● WHAT TO WORK ON:
**1)** In the piece on how the US weaponizes the dollar, which currencies are India and Russia using to settle energy deals?
**2)** Proceed with the piece on the dollar and the BRICS bloc, starting right after its final sentence about Saudi Arabia and the yuan.

● TEXT TO READ:

####################

How the US Weaponizes the Dollar
Regardless of who’s in the White House, one of Washington’s favorite foreign policy tools has always been sanctions. And for decades, they’ve worked — precisely because of the dollar’s power.
AKA…If you want access to the world’s financial system, you play by America’s rules.
From Iran to Venezuela to Russia, sanctions have punished governments, frozen assets, and blocked trade. But here’s the catch — every time Washington pulls the sanctions card, other countries take note. And many have been side-eyeing the system for years.
Case in point: in 2000, Iraq tried selling oil in euros. Three years later, the US rolled in with tanks. (Coincidence? Depends who you ask — but the timing raised more than a few eyebrows.) And also soon after, Iran and Venezuela began openly calling for a petrodollar replacement.
Then by the 2010s, sanctions had pushed Iran into experimenting with non-dollar trade. And today, Russia — cut off from much of the Western financial system after invading Ukraine — is doubling down on alternatives, with plenty of help from Beijing, of course.
The lesson here? If the dollar can be weaponized against one, it can be weaponized against all. And that realization is now reshaping the global economy.
Hence…cue the scramble for alternatives.
BRICS: Building an Escape Hatch
The BRICS bloc, Brazil, Russia, India, China, South Africa, and, more recently, Saudi Arabia, Iran, UAE, Egypt, Ethiopia, and Argentina, has arguably become the biggest cheerleader for anti-dollar sentiment.
And this is a big deal as collectively, they represent the majority of the world’s population and a significant chunk of global GDP. Their core argument is straightforward: reliance on the dollar is a liability, and cracks in the system are showing.
Efforts to reduce said reliance are already visible. India and Russia are settling energy deals in rupees and rubles. Brazil and China are using their own currencies for bilateral trade. And most recently, Saudi Arabia has signaled openness to accepting the yuan for oil.

####################

● MATERIAL SHOWN:
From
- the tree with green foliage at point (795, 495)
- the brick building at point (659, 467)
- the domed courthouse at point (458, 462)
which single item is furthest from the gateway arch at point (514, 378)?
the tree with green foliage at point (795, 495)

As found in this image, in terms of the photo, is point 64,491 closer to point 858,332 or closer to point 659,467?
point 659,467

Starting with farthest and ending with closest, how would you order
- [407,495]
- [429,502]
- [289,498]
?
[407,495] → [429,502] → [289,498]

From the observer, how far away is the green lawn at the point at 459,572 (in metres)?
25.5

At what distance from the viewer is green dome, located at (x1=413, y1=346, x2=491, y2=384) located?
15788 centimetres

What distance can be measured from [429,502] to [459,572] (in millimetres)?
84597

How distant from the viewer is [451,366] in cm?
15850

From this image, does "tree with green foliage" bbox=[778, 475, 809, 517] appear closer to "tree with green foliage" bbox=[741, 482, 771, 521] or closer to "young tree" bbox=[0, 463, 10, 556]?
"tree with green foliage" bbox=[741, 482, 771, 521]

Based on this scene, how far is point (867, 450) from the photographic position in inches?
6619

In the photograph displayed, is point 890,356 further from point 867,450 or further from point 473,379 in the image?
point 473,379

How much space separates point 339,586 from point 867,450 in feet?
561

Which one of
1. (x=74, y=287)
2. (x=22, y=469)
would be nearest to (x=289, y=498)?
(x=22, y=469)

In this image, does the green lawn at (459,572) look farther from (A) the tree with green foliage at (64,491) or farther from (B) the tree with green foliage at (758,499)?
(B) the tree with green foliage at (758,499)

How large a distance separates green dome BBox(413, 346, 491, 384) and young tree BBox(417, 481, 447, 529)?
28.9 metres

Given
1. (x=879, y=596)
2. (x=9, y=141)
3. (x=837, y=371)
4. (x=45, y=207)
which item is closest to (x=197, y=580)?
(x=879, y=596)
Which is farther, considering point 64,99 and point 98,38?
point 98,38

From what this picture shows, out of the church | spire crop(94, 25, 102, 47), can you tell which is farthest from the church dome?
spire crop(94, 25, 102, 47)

####################

● ANSWERS TO THE TASKS:
**1)** Rupees and rubles.

**2)**
Meanwhile, BRICS is actively discussing working on building its own currency called the “Unit” and has started laying the groundwork for BRICS Pay, a blockchain-based cross-border payments system.
Of course, the “Unit” is still more hype than reality. Whether it’s gold-backed or blockchain-driven, there are challenges involved. Even among the inner circle, countries like India remain hesitant, well aware that turning such a concept into a functioning, trusted system is a messy business.
And in West Africa, there are also ongoing discussions about building a universal regional currency — but in this case, the goal is less about dethroning the dollar and more about escaping the shadow of the euro.
The proposed ECO currency has been in the works for years, aiming to unite the region’s economies and give them more independence from both European and American monetary policy.
But much like BRICS’ “Unit,” the ECO keeps getting delayed, tangled up in questions of sovereignty, inflation fears, not to mention who really gets to call the shots.
(Friendly reminder: the Euro took decades to build credibility and that was within one continent, not across rival superpowers.)
So is it realistic? Yes, but not anytime soon. What is worth noting, however, is the symbolism. The simple fact that these discussions are happening shows that the world wants out of Washington’s financial grip and is putting in the effort to make it work.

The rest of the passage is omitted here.